Hydrogen electrolysis is crossing over into fusion energy. Next Hydrogen Solutions (TSXV: NXH), the Mississauga, Ontario-based electrolyser manufacturer, announced a collaboration agreement with Fusion Fuel Cycles Inc. (FFC) to demonstrate purpose-built electrolysers for the fusion industry — including a system that extracts tritium, the fuel of fusion, from heavy water.
From Green Hydrogen to Fusion Fuel
The partnership, signed at the Team Canada Trade Mission to Japan and announced June 29, builds on two engineering contracts worth about $3.75 million that FFC awarded Next Hydrogen in March 2026. Under those contracts, Next Hydrogen will engineer and deliver a tritium-extraction electrolyser for integration into FFC's standardized fusion fueling platform, the balance-of-plant approach that lets fusion developers buy proven supporting systems instead of designing them from scratch.
Why This Electrolyser
Unlike conventional alkaline machines, Next Hydrogen's cell architecture performs gas-liquid separation inside each half-cell, eliminating large external separator vessels, cutting potential leak points and reducing contamination risk — critical properties when the gas being handled is radioactive tritium. The design runs at current densities up to four times higher than traditional alkaline electrolysers, shrinking equipment footprint by roughly two-thirds, with stacks rated for about 80,000 hours and ramp rates of 10% per second.

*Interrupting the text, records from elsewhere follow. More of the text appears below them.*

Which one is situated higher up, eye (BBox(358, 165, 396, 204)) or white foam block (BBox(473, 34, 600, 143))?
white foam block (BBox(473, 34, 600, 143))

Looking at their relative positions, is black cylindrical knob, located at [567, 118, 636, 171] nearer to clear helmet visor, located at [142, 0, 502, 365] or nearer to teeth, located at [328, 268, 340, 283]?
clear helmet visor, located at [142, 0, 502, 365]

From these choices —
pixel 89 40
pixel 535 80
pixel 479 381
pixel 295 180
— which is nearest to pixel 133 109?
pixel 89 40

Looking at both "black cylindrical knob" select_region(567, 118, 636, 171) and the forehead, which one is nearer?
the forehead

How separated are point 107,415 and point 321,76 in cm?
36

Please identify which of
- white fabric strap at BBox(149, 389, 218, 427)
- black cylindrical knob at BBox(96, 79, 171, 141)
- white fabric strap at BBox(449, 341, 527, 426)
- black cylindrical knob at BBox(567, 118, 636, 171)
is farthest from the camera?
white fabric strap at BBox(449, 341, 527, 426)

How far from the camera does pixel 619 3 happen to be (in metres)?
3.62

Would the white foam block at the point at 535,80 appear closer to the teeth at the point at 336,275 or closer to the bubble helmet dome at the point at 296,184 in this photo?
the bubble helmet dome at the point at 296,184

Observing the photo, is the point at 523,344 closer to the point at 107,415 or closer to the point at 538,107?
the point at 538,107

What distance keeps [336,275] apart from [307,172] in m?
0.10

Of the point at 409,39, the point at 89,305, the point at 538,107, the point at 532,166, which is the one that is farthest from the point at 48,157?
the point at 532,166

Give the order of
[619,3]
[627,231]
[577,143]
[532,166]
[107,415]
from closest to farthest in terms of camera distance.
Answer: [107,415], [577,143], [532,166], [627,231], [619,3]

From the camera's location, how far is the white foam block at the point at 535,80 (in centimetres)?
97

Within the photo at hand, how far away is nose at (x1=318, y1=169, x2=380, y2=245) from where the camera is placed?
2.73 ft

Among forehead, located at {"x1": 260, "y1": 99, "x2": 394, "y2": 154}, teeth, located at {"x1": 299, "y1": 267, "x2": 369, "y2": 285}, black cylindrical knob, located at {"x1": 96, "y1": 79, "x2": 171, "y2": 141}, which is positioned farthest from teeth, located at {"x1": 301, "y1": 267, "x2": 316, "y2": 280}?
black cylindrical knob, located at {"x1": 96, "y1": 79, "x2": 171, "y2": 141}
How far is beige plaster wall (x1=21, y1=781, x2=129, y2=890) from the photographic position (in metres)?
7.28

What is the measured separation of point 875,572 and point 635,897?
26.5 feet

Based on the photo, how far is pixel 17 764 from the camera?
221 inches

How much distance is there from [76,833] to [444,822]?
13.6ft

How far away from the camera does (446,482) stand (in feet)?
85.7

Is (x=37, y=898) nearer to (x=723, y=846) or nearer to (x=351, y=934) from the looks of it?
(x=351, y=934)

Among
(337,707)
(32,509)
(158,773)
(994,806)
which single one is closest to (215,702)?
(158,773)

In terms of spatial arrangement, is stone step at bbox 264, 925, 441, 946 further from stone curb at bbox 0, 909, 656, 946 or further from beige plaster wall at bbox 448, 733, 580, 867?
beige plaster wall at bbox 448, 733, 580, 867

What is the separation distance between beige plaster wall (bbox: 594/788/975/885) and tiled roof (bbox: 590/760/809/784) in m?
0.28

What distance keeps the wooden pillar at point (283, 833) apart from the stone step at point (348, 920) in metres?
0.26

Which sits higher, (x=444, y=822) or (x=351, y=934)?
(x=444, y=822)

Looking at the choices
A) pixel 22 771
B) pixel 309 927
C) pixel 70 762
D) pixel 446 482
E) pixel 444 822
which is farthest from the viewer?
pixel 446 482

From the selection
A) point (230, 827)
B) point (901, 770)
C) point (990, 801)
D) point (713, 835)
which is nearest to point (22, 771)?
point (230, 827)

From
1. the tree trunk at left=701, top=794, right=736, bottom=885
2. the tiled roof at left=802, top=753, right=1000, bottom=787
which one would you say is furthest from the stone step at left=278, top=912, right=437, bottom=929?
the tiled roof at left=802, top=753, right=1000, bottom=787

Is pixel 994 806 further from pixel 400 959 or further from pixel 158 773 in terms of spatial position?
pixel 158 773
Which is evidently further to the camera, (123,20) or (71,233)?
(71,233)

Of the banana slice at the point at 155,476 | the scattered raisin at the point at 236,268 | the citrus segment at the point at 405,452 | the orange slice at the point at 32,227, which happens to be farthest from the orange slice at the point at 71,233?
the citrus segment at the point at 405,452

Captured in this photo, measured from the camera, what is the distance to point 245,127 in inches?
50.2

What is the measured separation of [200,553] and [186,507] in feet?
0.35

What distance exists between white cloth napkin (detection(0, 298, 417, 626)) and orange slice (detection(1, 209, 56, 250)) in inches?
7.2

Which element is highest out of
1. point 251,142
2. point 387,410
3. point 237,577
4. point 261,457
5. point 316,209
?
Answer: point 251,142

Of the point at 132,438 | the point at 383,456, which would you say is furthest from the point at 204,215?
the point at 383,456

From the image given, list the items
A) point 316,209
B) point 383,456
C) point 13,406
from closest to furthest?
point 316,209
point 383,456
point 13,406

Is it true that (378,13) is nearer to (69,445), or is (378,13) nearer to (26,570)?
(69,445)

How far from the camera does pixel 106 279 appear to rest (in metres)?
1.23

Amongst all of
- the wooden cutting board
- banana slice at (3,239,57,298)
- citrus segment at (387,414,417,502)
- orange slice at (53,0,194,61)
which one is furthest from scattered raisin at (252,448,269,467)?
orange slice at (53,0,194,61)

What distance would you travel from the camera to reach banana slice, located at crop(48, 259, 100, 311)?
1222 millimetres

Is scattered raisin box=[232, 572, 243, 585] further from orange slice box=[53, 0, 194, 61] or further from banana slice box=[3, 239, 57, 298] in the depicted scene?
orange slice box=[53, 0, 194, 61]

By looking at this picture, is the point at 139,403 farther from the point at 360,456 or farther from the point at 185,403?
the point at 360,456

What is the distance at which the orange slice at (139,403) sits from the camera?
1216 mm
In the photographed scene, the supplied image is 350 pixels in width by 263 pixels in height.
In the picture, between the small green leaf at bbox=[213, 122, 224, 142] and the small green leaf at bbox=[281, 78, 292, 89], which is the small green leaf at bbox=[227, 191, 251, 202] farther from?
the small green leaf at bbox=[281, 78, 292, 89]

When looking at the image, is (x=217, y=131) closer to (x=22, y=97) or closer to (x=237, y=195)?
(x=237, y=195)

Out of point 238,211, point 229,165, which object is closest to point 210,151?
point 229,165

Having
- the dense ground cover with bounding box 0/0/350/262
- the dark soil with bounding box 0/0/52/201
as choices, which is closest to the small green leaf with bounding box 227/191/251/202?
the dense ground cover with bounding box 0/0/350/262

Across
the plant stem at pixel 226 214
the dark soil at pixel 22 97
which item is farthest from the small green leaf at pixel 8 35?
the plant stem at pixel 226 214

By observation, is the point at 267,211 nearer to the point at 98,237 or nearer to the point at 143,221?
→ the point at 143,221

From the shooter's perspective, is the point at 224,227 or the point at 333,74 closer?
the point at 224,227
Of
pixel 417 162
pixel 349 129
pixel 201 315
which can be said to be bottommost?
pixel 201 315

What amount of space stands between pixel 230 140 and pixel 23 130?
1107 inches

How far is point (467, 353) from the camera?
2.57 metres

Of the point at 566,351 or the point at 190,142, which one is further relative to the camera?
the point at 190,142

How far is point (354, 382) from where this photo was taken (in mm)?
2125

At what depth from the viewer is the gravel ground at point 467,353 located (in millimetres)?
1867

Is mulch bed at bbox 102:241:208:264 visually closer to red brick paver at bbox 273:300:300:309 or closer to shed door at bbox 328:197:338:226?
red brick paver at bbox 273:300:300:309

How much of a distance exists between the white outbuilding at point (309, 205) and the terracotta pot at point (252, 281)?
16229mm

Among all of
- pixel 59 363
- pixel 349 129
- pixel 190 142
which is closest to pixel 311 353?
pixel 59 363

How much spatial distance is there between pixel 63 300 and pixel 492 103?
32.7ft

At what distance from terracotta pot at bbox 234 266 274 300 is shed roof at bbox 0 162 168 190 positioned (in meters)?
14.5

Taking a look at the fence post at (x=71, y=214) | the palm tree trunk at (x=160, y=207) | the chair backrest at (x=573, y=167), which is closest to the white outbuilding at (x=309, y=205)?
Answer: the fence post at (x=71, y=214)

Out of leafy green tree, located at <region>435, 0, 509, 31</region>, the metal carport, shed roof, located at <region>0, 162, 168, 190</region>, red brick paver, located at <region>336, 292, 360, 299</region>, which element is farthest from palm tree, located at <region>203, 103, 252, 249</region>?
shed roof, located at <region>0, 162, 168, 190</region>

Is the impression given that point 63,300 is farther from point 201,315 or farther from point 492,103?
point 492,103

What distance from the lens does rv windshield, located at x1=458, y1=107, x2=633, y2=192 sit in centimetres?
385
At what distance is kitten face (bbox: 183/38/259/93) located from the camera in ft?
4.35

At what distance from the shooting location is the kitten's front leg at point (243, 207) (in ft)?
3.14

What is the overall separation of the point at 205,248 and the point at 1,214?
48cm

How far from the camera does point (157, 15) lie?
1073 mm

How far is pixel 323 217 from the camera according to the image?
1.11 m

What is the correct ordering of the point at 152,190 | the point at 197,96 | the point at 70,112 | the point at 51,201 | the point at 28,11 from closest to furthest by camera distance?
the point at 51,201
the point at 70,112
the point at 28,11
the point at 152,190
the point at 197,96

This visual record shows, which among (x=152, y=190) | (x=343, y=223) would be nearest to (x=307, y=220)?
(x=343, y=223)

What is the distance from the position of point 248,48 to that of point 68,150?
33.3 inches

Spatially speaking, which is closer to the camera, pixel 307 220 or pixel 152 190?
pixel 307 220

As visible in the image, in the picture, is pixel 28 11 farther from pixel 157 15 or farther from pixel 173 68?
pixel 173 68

"Next Hydrogen has a unique electrolyzer design that is very well suited to the demands of fusion power," said Yuhei Nozoe, co-CEO of FFC. Next Hydrogen CEO Raveel Afzaal pointed to FFC's pedigree as a joint venture between Kyoto Fusioneering and Canadian Nuclear Laboratories, whose UNITY-2 facility at Chalk River is the world's first fully integrated tritium fuel cycle test loop.
Fusion's Supply Chain Is Forming
The deal is an early marker of a fusion supply chain taking shape before the first commercial reactor exists, echoing momentum elsewhere in the sector such as General Fusion's 8.4-million-degree plasma milestone. For the hydrogen industry, it also opens a second market for electrolyser technology beyond green fuel — as energy infrastructure globally scales up, from GE Vernova's turbine push in India to grid-independent nuclear. The collaboration remains subject to definitive agreements.
Reporting based on coverage from GlobeNewswire (Next Hydrogen press release) and Interesting Engineering.